This exercise asks for the entries below to be printed exactly.
-- Excerpted records follows --
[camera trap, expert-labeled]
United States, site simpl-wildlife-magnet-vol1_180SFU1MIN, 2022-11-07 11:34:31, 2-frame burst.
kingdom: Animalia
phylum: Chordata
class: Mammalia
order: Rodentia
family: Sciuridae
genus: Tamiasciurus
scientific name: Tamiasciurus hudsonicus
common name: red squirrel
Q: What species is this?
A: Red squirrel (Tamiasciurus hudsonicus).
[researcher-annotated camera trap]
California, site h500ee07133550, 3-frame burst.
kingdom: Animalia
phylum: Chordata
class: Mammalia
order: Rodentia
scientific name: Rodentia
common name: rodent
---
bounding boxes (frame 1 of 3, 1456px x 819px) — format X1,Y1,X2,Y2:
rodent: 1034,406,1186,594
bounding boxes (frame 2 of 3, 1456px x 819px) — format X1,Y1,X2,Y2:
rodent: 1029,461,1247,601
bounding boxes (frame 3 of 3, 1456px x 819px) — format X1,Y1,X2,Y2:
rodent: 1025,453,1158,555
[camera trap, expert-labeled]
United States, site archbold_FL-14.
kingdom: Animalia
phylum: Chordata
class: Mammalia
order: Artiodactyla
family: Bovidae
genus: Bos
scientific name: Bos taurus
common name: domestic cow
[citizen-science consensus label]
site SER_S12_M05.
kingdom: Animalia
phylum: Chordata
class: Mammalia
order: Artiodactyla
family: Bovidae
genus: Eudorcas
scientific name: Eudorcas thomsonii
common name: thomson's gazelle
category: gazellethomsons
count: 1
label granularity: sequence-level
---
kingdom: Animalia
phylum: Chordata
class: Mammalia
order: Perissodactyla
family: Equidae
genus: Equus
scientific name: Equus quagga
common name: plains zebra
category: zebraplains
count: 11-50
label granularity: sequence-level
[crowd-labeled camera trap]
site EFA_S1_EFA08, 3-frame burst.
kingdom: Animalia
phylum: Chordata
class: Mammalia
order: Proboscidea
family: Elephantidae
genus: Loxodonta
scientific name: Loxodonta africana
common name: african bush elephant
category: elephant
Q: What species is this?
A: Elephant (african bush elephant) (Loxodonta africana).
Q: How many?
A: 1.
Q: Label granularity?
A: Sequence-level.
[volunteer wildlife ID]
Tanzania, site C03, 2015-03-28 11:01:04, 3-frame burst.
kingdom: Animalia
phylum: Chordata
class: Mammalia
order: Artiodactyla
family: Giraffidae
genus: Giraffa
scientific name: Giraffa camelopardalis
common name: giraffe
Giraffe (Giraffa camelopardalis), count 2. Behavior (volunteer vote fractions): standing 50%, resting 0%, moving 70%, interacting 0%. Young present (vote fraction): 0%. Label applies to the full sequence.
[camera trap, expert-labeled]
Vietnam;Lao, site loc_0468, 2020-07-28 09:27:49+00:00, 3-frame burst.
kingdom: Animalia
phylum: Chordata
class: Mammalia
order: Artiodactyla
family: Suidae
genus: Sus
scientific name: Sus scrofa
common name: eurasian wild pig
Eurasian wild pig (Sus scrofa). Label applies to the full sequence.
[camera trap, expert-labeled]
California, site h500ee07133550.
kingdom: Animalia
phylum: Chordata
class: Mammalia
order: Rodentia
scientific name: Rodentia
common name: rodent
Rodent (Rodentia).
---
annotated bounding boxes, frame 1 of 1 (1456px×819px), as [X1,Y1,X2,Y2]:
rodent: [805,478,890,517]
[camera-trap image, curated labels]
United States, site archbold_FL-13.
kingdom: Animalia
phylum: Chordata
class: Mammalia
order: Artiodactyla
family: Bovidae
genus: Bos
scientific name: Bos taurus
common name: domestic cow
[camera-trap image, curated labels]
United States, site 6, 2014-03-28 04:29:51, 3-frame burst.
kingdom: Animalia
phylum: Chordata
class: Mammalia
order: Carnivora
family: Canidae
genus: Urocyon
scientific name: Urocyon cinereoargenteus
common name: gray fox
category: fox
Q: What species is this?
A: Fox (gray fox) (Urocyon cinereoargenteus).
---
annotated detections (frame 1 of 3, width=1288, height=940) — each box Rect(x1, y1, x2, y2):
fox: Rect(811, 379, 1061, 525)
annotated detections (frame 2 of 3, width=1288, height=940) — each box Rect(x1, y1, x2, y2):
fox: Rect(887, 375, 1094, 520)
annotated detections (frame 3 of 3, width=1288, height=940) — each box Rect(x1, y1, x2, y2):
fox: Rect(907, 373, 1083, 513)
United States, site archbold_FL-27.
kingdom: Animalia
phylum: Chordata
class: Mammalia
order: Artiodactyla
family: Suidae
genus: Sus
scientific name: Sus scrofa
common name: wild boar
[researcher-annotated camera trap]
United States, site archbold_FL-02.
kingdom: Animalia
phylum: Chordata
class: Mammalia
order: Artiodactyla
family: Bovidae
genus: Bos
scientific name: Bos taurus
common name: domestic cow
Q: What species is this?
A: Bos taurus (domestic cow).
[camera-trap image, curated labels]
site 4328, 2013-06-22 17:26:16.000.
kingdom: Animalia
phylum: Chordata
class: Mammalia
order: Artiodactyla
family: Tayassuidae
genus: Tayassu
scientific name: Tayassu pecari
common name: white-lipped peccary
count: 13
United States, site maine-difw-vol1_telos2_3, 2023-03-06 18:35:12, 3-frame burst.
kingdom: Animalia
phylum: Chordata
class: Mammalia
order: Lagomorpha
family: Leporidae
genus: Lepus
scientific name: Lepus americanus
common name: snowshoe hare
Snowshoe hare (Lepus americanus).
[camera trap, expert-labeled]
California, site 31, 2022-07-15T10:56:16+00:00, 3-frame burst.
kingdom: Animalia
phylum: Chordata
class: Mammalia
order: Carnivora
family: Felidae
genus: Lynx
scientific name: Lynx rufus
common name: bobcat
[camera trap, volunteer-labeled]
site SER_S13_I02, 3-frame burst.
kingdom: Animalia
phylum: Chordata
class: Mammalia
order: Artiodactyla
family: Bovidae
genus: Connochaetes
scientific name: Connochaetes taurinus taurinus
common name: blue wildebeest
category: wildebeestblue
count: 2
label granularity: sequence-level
-- Excerpted records concluded --
**Result of this task:**
[camera trap, expert-labeled]
United States, site simpl-wildlife-magnet-vol1_180SFU1MIN, 2022-11-07 11:34:31, 2-frame burst.
kingdom: Animalia
phylum: Chordata
class: Mammalia
order: Rodentia
family: Sciuridae
genus: Tamiasciurus
scientific name: Tamiasciurus hudsonicus
common name: red squirrel
Q: What species is this?
A: Red squirrel (Tamiasciurus hudsonicus).
[researcher-annotated camera trap]
California, site h500ee07133550, 3-frame burst.
kingdom: Animalia
phylum: Chordata
class: Mammalia
order: Rodentia
scientific name: Rodentia
common name: rodent
---
bounding boxes (frame 1 of 3, 1456px x 819px) — format X1,Y1,X2,Y2:
rodent: 1034,406,1186,594
bounding boxes (frame 2 of 3, 1456px x 819px) — format X1,Y1,X2,Y2:
rodent: 1029,461,1247,601
bounding boxes (frame 3 of 3, 1456px x 819px) — format X1,Y1,X2,Y2:
rodent: 1025,453,1158,555
[camera trap, expert-labeled]
United States, site archbold_FL-14.
kingdom: Animalia
phylum: Chordata
class: Mammalia
order: Artiodactyla
family: Bovidae
genus: Bos
scientific name: Bos taurus
common name: domestic cow
[citizen-science consensus label]
site SER_S12_M05.
kingdom: Animalia
phylum: Chordata
class: Mammalia
order: Artiodactyla
family: Bovidae
genus: Eudorcas
scientific name: Eudorcas thomsonii
common name: thomson's gazelle
category: gazellethomsons
count: 1
label granularity: sequence-level
---
kingdom: Animalia
phylum: Chordata
class: Mammalia
order: Perissodactyla
family: Equidae
genus: Equus
scientific name: Equus quagga
common name: plains zebra
category: zebraplains
count: 11-50
label granularity: sequence-level
[crowd-labeled camera trap]
site EFA_S1_EFA08, 3-frame burst.
kingdom: Animalia
phylum: Chordata
class: Mammalia
order: Proboscidea
family: Elephantidae
genus: Loxodonta
scientific name: Loxodonta africana
common name: african bush elephant
category: elephant
Q: What species is this?
A: Elephant (african bush elephant) (Loxodonta africana).
Q: How many?
A: 1.
Q: Label granularity?
A: Sequence-level.
[volunteer wildlife ID]
Tanzania, site C03, 2015-03-28 11:01:04, 3-frame burst.
kingdom: Animalia
phylum: Chordata
class: Mammalia
order: Artiodactyla
family: Giraffidae
genus: Giraffa
scientific name: Giraffa camelopardalis
common name: giraffe
Giraffe (Giraffa camelopardalis), count 2. Behavior (volunteer vote fractions): standing 50%, resting 0%, moving 70%, interacting 0%. Young present (vote fraction): 0%. Label applies to the full sequence.
[camera trap, expert-labeled]
Vietnam;Lao, site loc_0468, 2020-07-28 09:27:49+00:00, 3-frame burst.
kingdom: Animalia
phylum: Chordata
class: Mammalia
order: Artiodactyla
family: Suidae
genus: Sus
scientific name: Sus scrofa
common name: eurasian wild pig
Eurasian wild pig (Sus scrofa). Label applies to the full sequence.
[camera trap, expert-labeled]
California, site h500ee07133550.
kingdom: Animalia
phylum: Chordata
class: Mammalia
order: Rodentia
scientific name: Rodentia
common name: rodent
Rodent (Rodentia).
---
annotated bounding boxes, frame 1 of 1 (1456px×819px), as [X1,Y1,X2,Y2]:
rodent: [805,478,890,517]
[camera-trap image, curated labels]
United States, site archbold_FL-13.
kingdom: Animalia
phylum: Chordata
class: Mammalia
order: Artiodactyla
family: Bovidae
genus: Bos
scientific name: Bos taurus
common name: domestic cow
[camera-trap image, curated labels]
United States, site 6, 2014-03-28 04:29:51, 3-frame burst.
kingdom: Animalia
phylum: Chordata
class: Mammalia
order: Carnivora
family: Canidae
genus: Urocyon
scientific name: Urocyon cinereoargenteus
common name: gray fox
category: fox
Q: What species is this?
A: Fox (gray fox) (Urocyon cinereoargenteus).
---
annotated detections (frame 1 of 3, width=1288, height=940) — each box Rect(x1, y1, x2, y2):
fox: Rect(811, 379, 1061, 525)
annotated detections (frame 2 of 3, width=1288, height=940) — each box Rect(x1, y1, x2, y2):
fox: Rect(887, 375, 1094, 520)
annotated detections (frame 3 of 3, width=1288, height=940) — each box Rect(x1, y1, x2, y2):
fox: Rect(907, 373, 1083, 513)
United States, site archbold_FL-27.
kingdom: Animalia
phylum: Chordata
class: Mammalia
order: Artiodactyla
family: Suidae
genus: Sus
scientific name: Sus scrofa
common name: wild boar
[researcher-annotated camera trap]
United States, site archbold_FL-02.
kingdom: Animalia
phylum: Chordata
class: Mammalia
order: Artiodactyla
family: Bovidae
genus: Bos
scientific name: Bos taurus
common name: domestic cow
Q: What species is this?
A: Bos taurus (domestic cow).
[camera-trap image, curated labels]
site 4328, 2013-06-22 17:26:16.000.
kingdom: Animalia
phylum: Chordata
class: Mammalia
order: Artiodactyla
family: Tayassuidae
genus: Tayassu
scientific name: Tayassu pecari
common name: white-lipped peccary
count: 13
United States, site maine-difw-vol1_telos2_3, 2023-03-06 18:35:12, 3-frame burst.
kingdom: Animalia
phylum: Chordata
class: Mammalia
order: Lagomorpha
family: Leporidae
genus: Lepus
scientific name: Lepus americanus
common name: snowshoe hare
Snowshoe hare (Lepus americanus).
[camera trap, expert-labeled]
California, site 31, 2022-07-15T10:56:16+00:00, 3-frame burst.
kingdom: Animalia
phylum: Chordata
class: Mammalia
order: Carnivora
family: Felidae
genus: Lynx
scientific name: Lynx rufus
common name: bobcat
[camera trap, volunteer-labeled]
site SER_S13_I02, 3-frame burst.
kingdom: Animalia
phylum: Chordata
class: Mammalia
order: Artiodactyla
family: Bovidae
genus: Connochaetes
scientific name: Connochaetes taurinus taurinus
common name: blue wildebeest
category: wildebeestblue
count: 2
label granularity: sequence-level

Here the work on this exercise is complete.